L’intention est difficile à établir, en effet. Elle le fut alors qu’ont commencèrent les procès du TPIR, qui visaient justement à la mettre en lumière. Mais l’intention ne fait aujourd’hui plus l’ombre d’un doute, d’autant que tout le monde peut avoir accès aux documents et ouvrages que nous avons nous-mêmes consultés pour cet article, tous en open source.
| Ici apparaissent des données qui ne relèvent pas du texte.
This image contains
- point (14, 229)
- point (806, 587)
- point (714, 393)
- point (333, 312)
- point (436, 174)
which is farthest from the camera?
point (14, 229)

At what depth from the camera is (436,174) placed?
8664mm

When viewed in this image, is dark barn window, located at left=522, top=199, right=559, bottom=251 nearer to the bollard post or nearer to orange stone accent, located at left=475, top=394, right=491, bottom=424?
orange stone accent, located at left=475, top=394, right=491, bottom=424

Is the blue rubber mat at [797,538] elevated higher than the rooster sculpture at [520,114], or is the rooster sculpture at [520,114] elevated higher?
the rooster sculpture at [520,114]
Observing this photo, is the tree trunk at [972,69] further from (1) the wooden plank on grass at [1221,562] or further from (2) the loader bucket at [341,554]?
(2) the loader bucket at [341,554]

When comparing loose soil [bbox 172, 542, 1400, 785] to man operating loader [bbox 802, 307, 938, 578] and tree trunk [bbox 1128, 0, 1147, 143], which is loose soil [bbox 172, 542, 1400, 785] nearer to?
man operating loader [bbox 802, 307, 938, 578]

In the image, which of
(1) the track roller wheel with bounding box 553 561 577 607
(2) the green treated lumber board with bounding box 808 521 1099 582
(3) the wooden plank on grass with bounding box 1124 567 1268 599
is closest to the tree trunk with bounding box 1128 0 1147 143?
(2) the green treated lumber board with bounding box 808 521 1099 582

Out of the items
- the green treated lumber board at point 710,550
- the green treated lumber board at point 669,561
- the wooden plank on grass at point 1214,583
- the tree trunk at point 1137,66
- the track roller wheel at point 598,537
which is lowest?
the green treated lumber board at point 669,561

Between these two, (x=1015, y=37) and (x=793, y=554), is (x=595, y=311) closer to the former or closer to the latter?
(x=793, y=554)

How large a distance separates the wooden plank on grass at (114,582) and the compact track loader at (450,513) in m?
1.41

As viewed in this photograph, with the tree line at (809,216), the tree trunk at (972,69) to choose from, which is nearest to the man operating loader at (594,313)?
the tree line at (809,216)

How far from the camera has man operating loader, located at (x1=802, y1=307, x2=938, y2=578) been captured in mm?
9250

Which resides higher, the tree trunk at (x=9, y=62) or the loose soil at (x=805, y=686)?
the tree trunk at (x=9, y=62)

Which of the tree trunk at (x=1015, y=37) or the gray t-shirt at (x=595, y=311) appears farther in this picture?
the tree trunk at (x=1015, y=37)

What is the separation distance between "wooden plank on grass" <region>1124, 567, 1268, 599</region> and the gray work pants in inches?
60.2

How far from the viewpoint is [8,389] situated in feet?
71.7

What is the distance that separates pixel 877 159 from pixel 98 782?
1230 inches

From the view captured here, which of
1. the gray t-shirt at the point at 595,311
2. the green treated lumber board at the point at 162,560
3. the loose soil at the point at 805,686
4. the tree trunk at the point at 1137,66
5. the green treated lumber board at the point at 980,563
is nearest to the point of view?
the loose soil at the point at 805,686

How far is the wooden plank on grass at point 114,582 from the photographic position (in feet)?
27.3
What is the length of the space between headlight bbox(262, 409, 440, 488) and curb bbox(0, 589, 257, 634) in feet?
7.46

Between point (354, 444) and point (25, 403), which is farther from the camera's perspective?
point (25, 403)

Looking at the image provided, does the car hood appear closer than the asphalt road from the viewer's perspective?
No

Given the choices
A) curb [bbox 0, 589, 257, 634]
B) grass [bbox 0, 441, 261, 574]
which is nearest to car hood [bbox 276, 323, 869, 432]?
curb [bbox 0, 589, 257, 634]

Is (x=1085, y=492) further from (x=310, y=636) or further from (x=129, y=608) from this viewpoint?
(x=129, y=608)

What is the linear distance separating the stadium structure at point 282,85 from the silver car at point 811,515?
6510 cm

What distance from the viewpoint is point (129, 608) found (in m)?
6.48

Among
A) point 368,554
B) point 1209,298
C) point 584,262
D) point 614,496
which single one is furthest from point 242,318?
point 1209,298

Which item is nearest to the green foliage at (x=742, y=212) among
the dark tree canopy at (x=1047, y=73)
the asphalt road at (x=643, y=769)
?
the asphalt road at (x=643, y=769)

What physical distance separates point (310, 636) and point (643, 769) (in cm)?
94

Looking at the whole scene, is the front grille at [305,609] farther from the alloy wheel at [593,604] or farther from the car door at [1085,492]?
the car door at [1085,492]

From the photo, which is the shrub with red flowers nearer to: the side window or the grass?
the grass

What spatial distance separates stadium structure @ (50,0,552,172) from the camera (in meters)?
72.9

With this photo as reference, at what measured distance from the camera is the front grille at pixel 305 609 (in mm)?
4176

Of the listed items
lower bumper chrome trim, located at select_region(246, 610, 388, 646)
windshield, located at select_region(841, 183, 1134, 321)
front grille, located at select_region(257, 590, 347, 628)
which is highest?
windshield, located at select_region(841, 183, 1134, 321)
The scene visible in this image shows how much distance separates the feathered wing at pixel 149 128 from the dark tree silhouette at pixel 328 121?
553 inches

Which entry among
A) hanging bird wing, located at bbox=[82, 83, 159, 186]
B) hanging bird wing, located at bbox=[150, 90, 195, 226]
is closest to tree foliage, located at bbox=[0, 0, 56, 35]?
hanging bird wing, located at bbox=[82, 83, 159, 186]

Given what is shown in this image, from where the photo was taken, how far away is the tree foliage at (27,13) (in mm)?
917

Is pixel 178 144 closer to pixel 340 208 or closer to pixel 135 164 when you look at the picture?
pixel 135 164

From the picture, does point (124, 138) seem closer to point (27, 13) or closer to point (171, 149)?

Aujourd’hui la justice, puis les historiens, et plus récemment la déclassification de la plupart des archives Mitterrand, ont fait la lumière sur la préparation et la mise en œuvre du génocide rwandais. Et pourtant, pourtant… les voix négationnistes qui se sont élevés pendant les massacres, juste après, et encore maintenant, font toujours flores, notamment avec la thèse du « double génocide » (génocide des tutsis par les hutus et génocide des hutus par les tutsis »)… A bas bruit et loin des grands médias, elles murmurent toujours très régulièrement sur des sites, dans des ouvrages et même sur certaines radios française bien connues pour leur complaisance (au moins) envers le complotisme. Faut-il qu’un génocide porte en lui les germes de sa négation ? Se peut-il que l’innommable et impensable violence exercée durant un génocide ne puisse jamais être reconnue et acceptée par certains et certaines, notamment ses responsables et acteurs et actrices, dans un déni qui les protège de leur inhumanité ? Se peut-il aussi que le négationnisme, en deçà même du politique et de l’idéologie, soit le revers du traumatisme infligé ou permis, ou encore du génocide que l’on a ni pu, ni su, ni voulu voir et faire cesser ?

 

Pour compléter :

En ces jours de commémoration des 30 ans de la mise en œuvre du génocide des Tutsi, paraissent et sont diffusés articles et documentaires.

Parmi eux, sur France Télévisions,

Rwanda, désobéir ou laisser mourir , 51 mn : Le génocide commence dans la nuit du 6 avril. Les casques bleus de la MINUAR sont présents depuis quelques semaines en tant que « soldats de la paix ». Les français de l’opération Amaryllis arrivent le 9 avec pour mission la sécurisation des évacuations de ressortissants étrangers par les forces belges. Les commandements de l’ONU et de l’armée française n’écoutent pas les remontée terrifiantes du terrain des opérations, refusent l’extension des missions et demandent à la MINUAR de quitter Kigali. Les soldats doivent laisser derrière eux des milliers de réfugiés qui auraient pu être sauvés. Quant aux français, ils accueillent les membres du nouveau gouvernement de transition extrémiste hutu et le cercle de l’Akazu à l’Ambassade de France, avant de les évacuer vers la France. Au 14 avril, toutes les forces françaises ont également quitté Kigali. Il ne reste plus que les bourreaux et les victimes. 30 après, une survivante tutsi et des gradés belges témoignent de cette tragédie.

Rwanda, vers l’apocalypse, 70 mn : retour très documenté sur la généalogie du génocide, depuis l’arrivée des colons belges jusqu’à sa mise en œuvre.

Sur Arte,

Les documentaires et reportages du dossier « Le Rwanda, 30 ans après » avec, notamment, le documentaire Une et Mille collines : à travers les minutes du procès au tribunal populaire (gacaca) de leurs génocidaires en 2015, le film retrace le parcours de 3 enfants tués par les habitants de leur propre village.